No, violations of the normality assumption are not equally severe for all models. As is suggested graphically, the strongest evidence for non-normal residuals exists for fit1. Fit 2 has the largest p-value, although it is still well below .05.
The magnitude of the mass/length relationship is 0.87550. Mass increases by 0.87550 for every increase of 1 in the length parameter.
The expected body length of an animal that weighs 100g is 76.12466 + 0.87550 * 100 or 163.6747 (mm?).
The modeled/expected body length of an animal that weighs 0g is 76.12466 + 0.87550 * 0 or 76.12466 (mm?). However, this is physically unrealistic to expect length without mass, so this is where the scientist should realize it’s a model and understand that this is not realistic.
The base level for sex is female.
The base level for species (binomial) is Delomys dorsalis.
Males are heavier. I know this because the magnitude of the relationship with females as base case is positive; there will always be a net increase (factor 2.7841) from the intercept.

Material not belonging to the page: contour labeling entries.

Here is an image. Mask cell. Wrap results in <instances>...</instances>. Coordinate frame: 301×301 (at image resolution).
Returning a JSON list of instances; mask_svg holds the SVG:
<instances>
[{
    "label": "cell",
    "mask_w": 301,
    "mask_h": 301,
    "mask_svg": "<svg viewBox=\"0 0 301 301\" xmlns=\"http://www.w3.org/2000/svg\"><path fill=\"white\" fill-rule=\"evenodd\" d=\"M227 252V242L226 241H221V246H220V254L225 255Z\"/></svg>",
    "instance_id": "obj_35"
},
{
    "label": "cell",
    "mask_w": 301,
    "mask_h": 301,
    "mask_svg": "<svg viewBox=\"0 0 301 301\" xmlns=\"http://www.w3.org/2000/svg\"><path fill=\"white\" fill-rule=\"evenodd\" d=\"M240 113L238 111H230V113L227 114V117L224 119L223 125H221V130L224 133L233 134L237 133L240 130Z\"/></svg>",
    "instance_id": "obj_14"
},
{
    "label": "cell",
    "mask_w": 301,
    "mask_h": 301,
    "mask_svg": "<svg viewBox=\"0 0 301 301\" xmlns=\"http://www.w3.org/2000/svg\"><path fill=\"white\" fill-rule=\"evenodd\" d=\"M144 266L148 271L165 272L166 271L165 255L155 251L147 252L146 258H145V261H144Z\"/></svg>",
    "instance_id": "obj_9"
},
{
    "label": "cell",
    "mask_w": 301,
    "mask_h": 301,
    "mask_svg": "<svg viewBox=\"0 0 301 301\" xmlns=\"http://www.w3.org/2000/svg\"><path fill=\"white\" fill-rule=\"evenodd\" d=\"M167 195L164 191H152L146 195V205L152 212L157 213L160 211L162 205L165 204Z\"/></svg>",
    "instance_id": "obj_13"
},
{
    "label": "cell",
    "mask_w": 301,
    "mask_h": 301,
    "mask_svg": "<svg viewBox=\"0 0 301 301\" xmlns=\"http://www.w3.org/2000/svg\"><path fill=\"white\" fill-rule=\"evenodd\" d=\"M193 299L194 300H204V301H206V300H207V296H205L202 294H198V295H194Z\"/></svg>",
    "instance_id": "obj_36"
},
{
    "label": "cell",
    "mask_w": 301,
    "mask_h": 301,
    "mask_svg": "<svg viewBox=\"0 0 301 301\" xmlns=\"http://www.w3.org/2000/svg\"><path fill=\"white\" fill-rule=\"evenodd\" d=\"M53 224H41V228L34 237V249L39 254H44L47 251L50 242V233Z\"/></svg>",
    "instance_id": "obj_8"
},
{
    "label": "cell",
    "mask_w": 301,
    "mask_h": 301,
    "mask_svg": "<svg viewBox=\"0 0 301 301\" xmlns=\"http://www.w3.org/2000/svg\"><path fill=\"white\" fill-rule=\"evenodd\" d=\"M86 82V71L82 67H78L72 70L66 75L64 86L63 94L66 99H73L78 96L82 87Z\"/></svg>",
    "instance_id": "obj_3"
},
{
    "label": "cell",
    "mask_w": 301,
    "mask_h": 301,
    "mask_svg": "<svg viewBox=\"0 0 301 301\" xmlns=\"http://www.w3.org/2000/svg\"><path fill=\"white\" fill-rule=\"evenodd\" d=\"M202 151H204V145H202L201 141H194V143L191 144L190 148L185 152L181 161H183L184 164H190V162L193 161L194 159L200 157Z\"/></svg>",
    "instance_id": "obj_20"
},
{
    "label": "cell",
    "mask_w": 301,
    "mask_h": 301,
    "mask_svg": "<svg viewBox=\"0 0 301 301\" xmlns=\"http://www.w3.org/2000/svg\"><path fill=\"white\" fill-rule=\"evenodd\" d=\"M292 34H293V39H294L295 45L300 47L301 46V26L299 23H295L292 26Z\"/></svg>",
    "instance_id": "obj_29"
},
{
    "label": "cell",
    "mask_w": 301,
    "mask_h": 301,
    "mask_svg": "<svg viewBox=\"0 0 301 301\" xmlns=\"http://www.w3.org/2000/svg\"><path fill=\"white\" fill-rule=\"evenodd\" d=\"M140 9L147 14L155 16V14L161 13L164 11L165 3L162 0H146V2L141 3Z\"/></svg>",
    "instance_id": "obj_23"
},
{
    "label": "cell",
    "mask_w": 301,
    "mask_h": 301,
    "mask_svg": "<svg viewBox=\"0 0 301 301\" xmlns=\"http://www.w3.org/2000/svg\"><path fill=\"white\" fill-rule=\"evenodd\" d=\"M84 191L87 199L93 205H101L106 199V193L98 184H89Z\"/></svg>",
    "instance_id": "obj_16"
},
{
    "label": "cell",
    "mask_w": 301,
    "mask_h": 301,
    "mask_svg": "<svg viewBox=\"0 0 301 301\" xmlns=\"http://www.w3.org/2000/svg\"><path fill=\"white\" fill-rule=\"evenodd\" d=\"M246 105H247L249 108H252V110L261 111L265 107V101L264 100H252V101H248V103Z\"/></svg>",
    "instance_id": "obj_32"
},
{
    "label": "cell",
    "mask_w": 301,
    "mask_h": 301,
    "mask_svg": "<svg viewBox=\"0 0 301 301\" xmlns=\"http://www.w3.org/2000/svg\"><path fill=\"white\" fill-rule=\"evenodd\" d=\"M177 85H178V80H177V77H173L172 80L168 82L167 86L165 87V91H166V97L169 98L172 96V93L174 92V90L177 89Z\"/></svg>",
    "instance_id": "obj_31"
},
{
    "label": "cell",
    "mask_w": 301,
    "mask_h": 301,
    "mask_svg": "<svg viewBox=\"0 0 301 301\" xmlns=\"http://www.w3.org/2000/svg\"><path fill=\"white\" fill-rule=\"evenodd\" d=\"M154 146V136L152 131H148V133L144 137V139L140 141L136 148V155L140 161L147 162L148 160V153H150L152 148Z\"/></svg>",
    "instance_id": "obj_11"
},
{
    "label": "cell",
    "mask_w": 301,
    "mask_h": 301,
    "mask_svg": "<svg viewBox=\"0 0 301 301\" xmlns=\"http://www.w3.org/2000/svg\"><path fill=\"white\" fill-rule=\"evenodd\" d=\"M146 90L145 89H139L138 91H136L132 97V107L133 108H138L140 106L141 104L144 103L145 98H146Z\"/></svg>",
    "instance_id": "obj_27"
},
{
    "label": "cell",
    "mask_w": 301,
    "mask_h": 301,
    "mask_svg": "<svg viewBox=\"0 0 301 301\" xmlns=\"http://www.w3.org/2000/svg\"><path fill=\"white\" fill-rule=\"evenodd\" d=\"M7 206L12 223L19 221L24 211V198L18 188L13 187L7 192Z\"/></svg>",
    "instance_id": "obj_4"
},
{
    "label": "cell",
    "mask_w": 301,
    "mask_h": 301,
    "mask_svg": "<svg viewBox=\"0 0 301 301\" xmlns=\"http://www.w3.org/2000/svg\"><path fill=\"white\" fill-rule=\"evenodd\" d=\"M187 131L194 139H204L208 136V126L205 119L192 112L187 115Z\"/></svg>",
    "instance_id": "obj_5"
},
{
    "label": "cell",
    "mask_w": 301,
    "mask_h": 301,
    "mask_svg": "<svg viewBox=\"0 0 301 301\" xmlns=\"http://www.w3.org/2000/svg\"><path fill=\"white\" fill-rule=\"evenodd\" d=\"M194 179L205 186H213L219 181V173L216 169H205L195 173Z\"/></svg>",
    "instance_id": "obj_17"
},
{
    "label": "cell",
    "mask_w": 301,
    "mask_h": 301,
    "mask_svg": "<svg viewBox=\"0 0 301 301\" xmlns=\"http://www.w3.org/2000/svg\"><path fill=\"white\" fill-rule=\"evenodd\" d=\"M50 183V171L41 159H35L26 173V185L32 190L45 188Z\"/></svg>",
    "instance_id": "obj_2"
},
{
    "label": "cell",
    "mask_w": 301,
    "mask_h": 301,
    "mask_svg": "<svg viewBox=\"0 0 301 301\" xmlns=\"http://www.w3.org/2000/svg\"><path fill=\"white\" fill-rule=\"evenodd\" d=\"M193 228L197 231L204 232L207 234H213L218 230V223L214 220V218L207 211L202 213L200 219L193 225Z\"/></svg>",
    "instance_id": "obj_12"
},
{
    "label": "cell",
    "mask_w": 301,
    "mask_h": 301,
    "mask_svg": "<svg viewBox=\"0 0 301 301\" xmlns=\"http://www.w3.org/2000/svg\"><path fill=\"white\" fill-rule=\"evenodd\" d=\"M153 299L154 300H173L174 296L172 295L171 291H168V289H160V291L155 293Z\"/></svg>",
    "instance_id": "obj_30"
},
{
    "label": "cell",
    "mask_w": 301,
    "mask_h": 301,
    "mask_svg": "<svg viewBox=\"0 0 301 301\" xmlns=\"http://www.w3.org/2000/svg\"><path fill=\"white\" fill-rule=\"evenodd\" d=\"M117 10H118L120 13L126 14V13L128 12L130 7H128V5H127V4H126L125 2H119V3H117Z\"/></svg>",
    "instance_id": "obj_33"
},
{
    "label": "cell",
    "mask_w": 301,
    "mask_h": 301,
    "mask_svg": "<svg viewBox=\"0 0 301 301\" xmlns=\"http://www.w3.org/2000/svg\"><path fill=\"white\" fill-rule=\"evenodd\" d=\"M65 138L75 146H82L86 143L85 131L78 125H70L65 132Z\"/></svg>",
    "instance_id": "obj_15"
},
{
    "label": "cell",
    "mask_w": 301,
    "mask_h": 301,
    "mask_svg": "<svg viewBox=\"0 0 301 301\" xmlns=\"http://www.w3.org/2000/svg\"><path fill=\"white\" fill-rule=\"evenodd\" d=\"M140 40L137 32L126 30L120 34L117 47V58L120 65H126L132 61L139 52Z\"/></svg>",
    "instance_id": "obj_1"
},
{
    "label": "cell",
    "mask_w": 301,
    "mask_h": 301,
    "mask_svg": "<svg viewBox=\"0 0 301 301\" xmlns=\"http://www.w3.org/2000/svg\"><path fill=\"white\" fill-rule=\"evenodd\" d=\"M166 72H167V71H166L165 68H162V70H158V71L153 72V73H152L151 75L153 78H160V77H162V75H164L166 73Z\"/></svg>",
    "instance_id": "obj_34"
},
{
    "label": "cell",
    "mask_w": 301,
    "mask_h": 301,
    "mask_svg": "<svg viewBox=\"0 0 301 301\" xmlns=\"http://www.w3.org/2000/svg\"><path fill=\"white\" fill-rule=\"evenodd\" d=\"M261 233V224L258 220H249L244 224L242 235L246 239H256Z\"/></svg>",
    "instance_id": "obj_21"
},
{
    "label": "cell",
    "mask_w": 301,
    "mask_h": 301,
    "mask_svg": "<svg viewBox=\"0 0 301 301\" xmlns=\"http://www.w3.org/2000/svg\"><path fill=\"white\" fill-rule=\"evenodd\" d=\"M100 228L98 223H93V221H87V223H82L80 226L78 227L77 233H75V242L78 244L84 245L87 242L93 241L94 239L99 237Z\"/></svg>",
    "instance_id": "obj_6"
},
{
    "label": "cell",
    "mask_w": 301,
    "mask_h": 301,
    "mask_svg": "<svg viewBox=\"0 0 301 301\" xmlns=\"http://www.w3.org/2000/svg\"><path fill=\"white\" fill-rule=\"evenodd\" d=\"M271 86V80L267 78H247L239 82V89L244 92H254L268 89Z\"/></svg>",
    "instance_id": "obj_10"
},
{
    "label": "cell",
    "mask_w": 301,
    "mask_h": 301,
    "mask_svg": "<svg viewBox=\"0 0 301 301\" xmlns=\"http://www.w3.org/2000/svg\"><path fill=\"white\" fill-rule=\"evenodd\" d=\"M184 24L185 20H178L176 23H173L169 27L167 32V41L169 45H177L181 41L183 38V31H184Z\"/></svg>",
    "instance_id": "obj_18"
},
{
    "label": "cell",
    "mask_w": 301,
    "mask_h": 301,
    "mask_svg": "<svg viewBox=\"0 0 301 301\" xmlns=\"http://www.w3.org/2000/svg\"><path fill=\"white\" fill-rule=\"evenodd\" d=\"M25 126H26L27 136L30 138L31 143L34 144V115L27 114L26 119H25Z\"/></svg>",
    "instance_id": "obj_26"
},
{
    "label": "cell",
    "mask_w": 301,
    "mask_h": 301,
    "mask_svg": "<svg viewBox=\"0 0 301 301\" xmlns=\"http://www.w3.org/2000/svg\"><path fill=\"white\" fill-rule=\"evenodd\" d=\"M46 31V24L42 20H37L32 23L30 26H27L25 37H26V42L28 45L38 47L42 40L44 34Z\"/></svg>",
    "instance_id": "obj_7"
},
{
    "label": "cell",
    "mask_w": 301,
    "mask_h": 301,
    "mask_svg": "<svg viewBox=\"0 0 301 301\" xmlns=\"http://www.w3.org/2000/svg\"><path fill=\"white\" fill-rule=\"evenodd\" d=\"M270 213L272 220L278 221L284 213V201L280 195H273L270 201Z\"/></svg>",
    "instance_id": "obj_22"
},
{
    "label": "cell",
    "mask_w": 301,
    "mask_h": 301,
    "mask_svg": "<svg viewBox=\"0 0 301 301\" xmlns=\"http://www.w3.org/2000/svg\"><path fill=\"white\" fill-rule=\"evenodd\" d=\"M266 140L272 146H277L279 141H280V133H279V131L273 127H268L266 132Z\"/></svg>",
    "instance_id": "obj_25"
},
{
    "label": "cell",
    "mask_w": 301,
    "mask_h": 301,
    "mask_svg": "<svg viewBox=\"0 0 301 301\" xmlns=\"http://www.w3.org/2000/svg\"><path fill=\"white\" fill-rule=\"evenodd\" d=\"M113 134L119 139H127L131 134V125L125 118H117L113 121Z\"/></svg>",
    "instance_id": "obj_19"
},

Dorsalis is heavier. I know this because the magnitude of the relationship with dorsalis as base case is negative; there will always be a net decrease (factor -7.6831) from the intercept.
Yes, sex and species are both significant predictors for body mass, both having relatively high F-values (and correspondingly low p-values).
There is not a significant interaction between sex and species; the F-value is very low (and a correspondingly higher p-value).
No, they are not very different; all p-values for main effects are below .0002.
Model 3 and Model 4 have the lowest AIC numbers (12896.73 and 12898.72).
I would choose Model 3 (the additive model that includes sex and species). Given that we found in Q15 that there was not a significant interaction between sex and species, the added factorial interaction between sex and species does not significantly add to to our understanding of the relationship or the prediction; it mostly adds unnecessary complexity. The simpler additive model that includes both sex and species is sufficient for the purpose of modeling body mass, and easier for the audience or scientific user to understand and implement. To this end, AIC() penalizes by parameter.